Introduction

Digital audio effects are an important in the generation of musical signals. Modern popular music producers use a variety of effects to create the high-quality sounds we hear today. One effect that might be used is called pitch shifting. In short, it is the process of changing the pitch or frequency of an audio signal without changing its duration. The process can be used to correct the pitch or intonation of a musical instrument or voice or give the impression that there is more than one vocalist in a composition.

Pitch shifting can be performed on an FPGA in real-time using various digital audio processing techniques. One can take the Fast Fourier Transform (FFT) of a signal, alter it in the frequency domain and then take the inverse FFT. This is called frequency domain pitch shifting. Approaching pitch shifting in the frequency domain is mathematically intensive and therefore complicated to do in hardware.

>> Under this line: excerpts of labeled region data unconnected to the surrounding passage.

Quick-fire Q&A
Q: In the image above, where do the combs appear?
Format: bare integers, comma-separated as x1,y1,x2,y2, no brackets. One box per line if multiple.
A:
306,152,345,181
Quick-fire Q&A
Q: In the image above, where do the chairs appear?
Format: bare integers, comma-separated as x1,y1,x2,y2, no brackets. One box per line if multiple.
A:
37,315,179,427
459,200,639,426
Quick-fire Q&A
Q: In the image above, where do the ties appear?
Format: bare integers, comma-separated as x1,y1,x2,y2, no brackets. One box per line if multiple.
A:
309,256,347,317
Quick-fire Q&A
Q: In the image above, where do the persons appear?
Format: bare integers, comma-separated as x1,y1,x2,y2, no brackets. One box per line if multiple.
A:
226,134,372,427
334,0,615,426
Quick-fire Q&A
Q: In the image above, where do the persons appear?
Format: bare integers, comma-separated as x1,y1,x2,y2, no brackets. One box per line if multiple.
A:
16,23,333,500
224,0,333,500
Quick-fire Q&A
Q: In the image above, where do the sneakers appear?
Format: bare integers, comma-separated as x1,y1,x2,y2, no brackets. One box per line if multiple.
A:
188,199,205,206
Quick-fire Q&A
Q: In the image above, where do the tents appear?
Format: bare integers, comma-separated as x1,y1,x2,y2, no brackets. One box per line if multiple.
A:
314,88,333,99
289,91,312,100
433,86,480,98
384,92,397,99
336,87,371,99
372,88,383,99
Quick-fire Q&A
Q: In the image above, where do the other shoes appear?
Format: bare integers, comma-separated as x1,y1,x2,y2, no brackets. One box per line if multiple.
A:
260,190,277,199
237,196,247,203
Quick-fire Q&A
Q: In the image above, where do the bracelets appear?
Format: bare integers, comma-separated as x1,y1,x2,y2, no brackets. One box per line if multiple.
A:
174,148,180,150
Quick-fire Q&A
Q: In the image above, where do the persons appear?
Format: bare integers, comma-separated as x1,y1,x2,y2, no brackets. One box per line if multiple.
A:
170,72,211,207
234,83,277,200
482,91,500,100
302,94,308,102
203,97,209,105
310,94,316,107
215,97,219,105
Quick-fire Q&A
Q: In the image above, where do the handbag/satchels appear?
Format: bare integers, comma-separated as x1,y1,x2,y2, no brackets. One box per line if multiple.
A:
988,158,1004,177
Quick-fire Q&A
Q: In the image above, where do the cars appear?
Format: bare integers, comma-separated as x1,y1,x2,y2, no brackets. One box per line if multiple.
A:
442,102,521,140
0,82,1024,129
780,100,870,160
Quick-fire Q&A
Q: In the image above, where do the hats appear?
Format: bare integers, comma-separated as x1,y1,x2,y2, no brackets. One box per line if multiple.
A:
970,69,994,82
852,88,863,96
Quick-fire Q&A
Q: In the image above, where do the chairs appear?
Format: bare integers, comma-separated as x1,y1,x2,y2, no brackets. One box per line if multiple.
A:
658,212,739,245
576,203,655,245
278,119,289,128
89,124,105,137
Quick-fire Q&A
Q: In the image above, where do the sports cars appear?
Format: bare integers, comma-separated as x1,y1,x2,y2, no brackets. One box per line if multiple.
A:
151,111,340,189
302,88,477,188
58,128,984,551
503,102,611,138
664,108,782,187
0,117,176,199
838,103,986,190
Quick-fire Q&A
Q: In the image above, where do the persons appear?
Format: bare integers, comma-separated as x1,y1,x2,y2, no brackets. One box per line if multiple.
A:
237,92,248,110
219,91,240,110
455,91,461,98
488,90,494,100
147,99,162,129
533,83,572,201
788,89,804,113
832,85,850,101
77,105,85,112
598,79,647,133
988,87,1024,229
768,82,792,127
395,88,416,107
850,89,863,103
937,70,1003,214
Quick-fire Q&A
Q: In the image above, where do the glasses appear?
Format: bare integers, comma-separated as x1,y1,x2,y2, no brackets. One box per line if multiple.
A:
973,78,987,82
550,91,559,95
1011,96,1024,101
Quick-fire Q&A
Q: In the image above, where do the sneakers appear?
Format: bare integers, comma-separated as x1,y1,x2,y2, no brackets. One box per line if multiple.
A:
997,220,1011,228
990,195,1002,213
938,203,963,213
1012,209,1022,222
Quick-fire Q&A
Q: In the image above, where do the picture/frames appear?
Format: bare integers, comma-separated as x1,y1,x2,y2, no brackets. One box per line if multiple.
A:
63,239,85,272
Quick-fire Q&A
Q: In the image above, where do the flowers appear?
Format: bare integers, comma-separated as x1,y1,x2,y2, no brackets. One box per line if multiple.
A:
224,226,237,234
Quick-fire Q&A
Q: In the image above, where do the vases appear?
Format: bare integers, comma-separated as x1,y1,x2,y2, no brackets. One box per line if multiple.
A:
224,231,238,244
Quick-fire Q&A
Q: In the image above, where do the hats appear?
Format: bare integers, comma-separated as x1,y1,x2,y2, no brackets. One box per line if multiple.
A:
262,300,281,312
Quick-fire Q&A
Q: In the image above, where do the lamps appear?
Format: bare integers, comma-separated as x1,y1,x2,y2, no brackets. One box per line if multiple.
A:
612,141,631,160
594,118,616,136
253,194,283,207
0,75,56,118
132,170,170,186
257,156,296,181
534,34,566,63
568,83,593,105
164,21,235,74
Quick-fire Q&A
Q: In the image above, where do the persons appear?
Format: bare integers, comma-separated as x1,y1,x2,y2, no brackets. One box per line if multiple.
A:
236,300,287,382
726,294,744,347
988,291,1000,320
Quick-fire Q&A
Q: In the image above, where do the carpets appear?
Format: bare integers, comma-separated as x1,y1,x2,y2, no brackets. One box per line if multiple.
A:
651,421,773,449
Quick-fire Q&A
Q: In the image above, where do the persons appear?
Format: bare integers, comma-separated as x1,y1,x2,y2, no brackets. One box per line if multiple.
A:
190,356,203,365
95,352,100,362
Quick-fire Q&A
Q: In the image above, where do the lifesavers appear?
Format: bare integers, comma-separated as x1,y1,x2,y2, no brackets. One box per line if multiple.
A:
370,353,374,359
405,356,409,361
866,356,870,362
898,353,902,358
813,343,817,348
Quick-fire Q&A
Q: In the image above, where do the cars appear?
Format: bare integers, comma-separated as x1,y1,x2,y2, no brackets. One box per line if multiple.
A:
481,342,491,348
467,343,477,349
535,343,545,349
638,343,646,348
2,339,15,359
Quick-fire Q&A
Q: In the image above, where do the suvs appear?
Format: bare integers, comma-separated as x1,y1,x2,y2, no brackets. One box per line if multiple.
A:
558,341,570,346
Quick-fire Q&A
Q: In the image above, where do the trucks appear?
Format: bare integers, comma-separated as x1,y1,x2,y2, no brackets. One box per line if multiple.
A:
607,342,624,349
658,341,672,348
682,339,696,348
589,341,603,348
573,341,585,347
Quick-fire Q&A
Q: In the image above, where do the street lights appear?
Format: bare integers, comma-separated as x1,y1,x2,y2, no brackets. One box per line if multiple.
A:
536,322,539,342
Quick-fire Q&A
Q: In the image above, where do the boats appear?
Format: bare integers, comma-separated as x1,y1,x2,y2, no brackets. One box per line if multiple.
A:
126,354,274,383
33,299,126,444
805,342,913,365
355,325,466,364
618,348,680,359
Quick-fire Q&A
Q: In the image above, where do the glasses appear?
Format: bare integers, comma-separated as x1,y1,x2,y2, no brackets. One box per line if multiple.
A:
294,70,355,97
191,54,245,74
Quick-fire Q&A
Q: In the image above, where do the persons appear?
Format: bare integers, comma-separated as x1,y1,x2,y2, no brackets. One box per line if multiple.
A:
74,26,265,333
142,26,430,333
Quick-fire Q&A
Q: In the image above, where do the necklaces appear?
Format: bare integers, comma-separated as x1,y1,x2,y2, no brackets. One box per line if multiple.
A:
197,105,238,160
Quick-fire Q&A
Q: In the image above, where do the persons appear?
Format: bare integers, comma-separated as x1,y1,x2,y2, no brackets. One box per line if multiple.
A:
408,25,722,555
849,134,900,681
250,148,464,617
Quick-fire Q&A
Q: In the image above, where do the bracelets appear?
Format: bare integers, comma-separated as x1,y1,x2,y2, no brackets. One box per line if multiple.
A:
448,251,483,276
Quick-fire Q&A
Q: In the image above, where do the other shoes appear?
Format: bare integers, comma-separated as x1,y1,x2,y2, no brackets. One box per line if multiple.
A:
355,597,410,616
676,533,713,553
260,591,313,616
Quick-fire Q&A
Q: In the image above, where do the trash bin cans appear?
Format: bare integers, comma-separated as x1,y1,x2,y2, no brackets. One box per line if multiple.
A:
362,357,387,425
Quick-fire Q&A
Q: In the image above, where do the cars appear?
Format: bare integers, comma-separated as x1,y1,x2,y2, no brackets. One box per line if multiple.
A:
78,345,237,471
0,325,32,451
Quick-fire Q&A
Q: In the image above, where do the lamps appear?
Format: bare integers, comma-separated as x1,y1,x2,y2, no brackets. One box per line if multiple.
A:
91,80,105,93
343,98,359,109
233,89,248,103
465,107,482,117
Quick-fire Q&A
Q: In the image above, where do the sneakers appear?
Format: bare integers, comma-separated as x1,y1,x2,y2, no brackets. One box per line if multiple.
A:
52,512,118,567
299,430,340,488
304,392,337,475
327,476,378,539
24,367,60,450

Pitch shifting can also be done in the time domain using various techniques. Mathematically, the concepts are less complex than frequency domain pitch shifting and therefore relatively easier to implement. We approached our solution in the time domain. The technique involved time stretching the audio signal and resampling in real time.

Theory

Pitch shifting in the time domain involves two main steps. First, the audio signal must be time stretched by a factor of a, which is the user-specified pitch shifting factor. An a greater than one means the pitch is being increased, and an a less than one means it is being decreased. Time stretching a signal will increase/decrease the duration, but preserve the original frequencies. A simple example of time stretching a sine wave is shown below.

Figure 1: Time stretching by a factor of 2 and 0.5

An effective algorithm for time stretching called Synchronous Overlap and Add (SOLA) is explained in DAFX – Digital Audio Effects. It involves segmenting the input signal x(n) into smaller overlapping blocks x i(n), each time shifted by S a samples. These blocks are then overlapped again with a new time shift of a*S a and added together to produce the time stretched signal. To produce a high-quality time stretched signal, the parts of the blocks that actually overlap must be faded in and out as they are being added together. Below is a series of figures which shows the steps of this algorithm.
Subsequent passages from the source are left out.